§ **PROVIDED PASSAGE**:
** BEGIN **

Saturday, February 26, 2011

A Shaker Eldress and Her Dye Journal

Eldress Hester Ann Adams
March 17, 1817 - Sept. 22, 1888

General Statement Holy Laws of Zion

"Let it be plain and simple, and of good and substantial
quality which becomes your calling and profession,
unembellished by any superfluities,
which add nothing to its goodness or durability."


Recipes:

For Coloring Scarlet

For 20 lb. of wool or cloth, take 2 lb. Alum, 2 lb. Cream Tartar. Boil these & wool for two hours. Then take out the wool, and add 26 oz. cochineal, and 12 oz. Tartar; add 1 lb. solution of tin and boil ten minutes, or more; when cool down to hand heat then put in the wool again boil and turn till deep enough.

For turning it a crimson. Fill the kettle again with clear water, heat again till about hand heat or 100 degrees, dissolve 20 oz. pearlash then put in the wool and keep turning till deep enough.

** END **

§ **DATA SUPPLIED**:
** BEGIN **

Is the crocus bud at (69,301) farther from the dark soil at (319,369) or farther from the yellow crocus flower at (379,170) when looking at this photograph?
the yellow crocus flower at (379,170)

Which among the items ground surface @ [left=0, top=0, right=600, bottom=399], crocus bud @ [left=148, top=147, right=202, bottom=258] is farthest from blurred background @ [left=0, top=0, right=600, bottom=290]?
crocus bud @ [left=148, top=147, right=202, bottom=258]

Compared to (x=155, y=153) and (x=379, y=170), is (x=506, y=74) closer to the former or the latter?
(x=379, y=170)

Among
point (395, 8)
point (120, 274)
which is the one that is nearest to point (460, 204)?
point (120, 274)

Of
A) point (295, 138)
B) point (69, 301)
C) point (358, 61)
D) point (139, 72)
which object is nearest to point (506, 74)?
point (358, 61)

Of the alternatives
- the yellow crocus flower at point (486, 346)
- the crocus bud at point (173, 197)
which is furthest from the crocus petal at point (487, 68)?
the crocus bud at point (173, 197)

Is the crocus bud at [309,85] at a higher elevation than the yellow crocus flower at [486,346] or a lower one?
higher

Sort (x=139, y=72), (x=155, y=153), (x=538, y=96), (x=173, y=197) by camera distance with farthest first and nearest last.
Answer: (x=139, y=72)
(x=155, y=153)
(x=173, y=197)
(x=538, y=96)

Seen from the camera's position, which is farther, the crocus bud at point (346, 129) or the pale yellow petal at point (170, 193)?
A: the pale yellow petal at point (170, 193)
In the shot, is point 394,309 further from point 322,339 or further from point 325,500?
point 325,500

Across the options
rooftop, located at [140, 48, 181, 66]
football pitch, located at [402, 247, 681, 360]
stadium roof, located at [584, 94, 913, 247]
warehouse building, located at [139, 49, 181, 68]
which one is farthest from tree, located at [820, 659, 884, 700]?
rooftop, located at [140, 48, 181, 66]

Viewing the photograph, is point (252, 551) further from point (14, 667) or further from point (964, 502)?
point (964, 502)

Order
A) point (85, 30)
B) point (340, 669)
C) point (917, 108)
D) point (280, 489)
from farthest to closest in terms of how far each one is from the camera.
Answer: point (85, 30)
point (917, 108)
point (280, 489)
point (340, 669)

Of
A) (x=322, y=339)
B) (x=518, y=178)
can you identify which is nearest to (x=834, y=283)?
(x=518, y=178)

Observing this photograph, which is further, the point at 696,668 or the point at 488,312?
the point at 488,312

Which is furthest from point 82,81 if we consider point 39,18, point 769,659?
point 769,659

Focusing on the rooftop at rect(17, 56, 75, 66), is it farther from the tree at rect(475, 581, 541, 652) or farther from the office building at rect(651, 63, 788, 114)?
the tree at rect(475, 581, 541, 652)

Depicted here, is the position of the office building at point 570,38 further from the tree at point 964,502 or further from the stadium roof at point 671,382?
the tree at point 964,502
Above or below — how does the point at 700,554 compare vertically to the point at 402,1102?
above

** END **
** BEGIN **

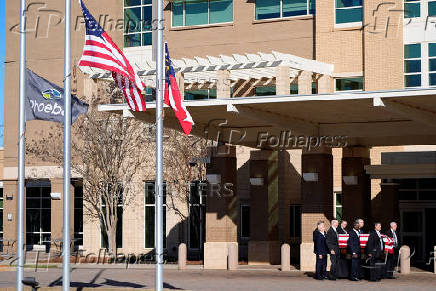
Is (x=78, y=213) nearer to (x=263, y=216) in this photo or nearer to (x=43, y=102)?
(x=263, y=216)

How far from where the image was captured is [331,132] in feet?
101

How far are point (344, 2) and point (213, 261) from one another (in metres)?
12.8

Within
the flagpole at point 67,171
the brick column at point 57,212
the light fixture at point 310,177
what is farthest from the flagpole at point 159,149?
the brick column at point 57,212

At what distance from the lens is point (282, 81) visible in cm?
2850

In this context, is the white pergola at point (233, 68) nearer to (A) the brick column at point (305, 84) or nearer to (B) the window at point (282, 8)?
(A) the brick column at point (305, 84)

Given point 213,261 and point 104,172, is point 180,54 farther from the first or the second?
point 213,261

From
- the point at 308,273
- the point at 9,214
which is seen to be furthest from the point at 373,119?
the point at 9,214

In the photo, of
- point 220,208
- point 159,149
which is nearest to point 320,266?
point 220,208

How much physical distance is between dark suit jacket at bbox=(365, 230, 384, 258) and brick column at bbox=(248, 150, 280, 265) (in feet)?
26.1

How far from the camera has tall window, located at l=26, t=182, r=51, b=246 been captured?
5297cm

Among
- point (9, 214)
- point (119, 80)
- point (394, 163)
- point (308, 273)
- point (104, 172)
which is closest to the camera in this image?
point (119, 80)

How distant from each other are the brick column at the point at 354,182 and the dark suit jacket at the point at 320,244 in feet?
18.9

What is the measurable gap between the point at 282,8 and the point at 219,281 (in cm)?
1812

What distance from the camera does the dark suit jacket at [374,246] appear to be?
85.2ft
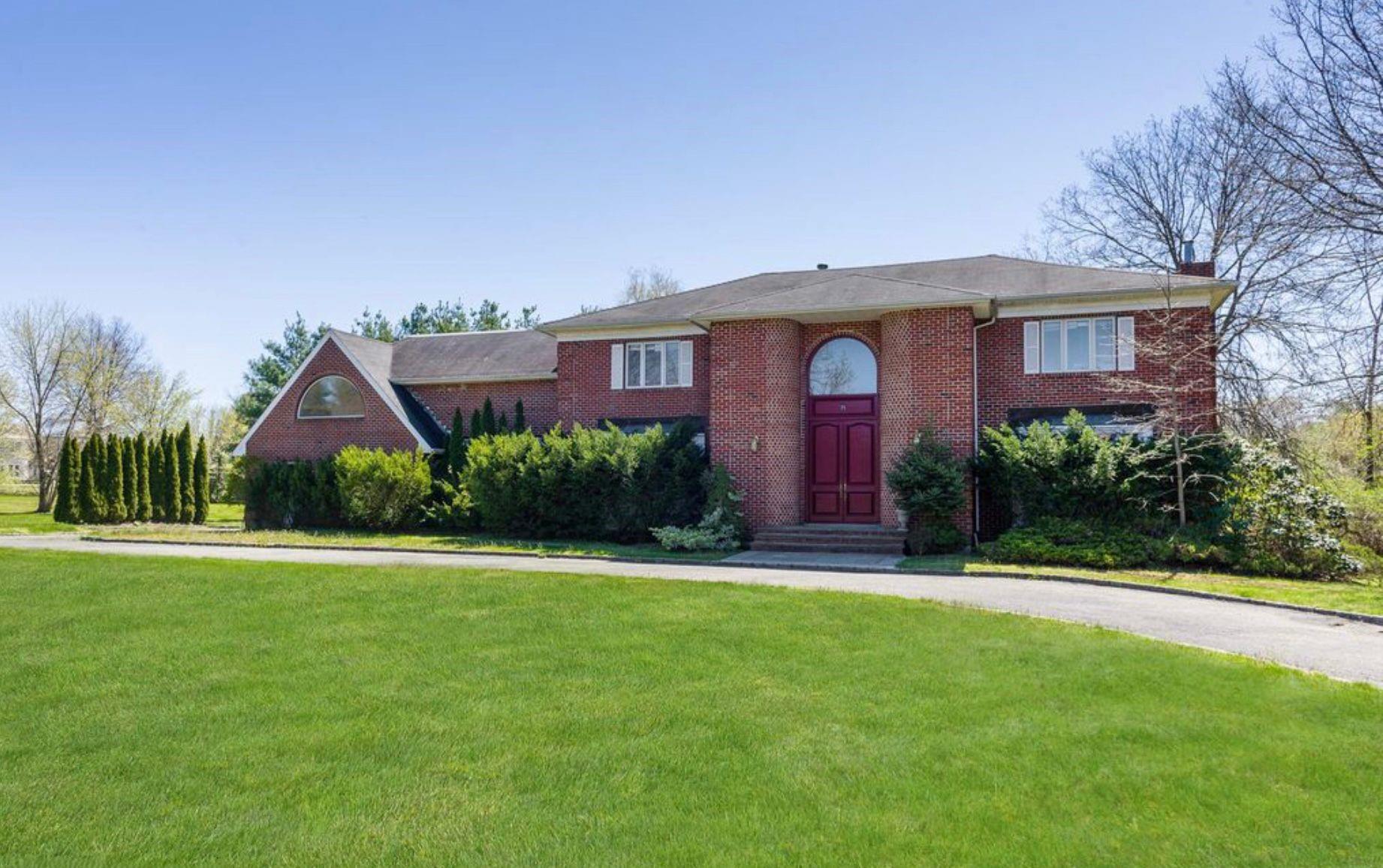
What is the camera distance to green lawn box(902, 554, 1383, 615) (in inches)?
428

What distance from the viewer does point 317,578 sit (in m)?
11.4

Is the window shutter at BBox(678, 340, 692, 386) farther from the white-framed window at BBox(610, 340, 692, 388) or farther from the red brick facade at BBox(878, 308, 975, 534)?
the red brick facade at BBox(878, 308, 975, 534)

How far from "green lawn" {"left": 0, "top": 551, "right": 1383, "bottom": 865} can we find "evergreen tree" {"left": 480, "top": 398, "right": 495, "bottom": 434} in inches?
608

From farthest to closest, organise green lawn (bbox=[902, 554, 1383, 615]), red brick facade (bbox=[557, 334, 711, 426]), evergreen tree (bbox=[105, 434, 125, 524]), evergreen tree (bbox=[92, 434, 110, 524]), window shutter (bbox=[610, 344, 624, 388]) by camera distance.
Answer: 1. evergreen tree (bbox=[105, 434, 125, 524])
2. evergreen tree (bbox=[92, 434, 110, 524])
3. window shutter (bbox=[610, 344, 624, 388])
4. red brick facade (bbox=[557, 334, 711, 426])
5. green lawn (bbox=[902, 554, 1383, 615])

** END **

§ **SET OF TASKS**:
**A.** Retype the part of the Shaker dye journal passage above starting at "For 20 lb. of" and ending at "turning till deep enough.", keeping every character unchanged.
**B.** Collect every line of the records above that contains the word "does", and list those lines unchanged.

§ **WRITTEN ANSWERS**:
**A.**
For 20 lb. of wool or cloth, take 2 lb. Alum, 2 lb. Cream Tartar. Boil these & wool for two hours. Then take out the wool, and add 26 oz. cochineal, and 12 oz. Tartar; add 1 lb. solution of tin and boil ten minutes, or more; when cool down to hand heat then put in the wool again boil and turn till deep enough.

For turning it a crimson. Fill the kettle again with clear water, heat again till about hand heat or 100 degrees, dissolve 20 oz. pearlash then put in the wool and keep turning till deep enough.

**B.**
Above or below — how does the point at 700,554 compare vertically to the point at 402,1102?
What distance from the camera does the dark suit jacket at [374,246] appear to be?
What distance from the viewer does point 317,578 sit (in m)?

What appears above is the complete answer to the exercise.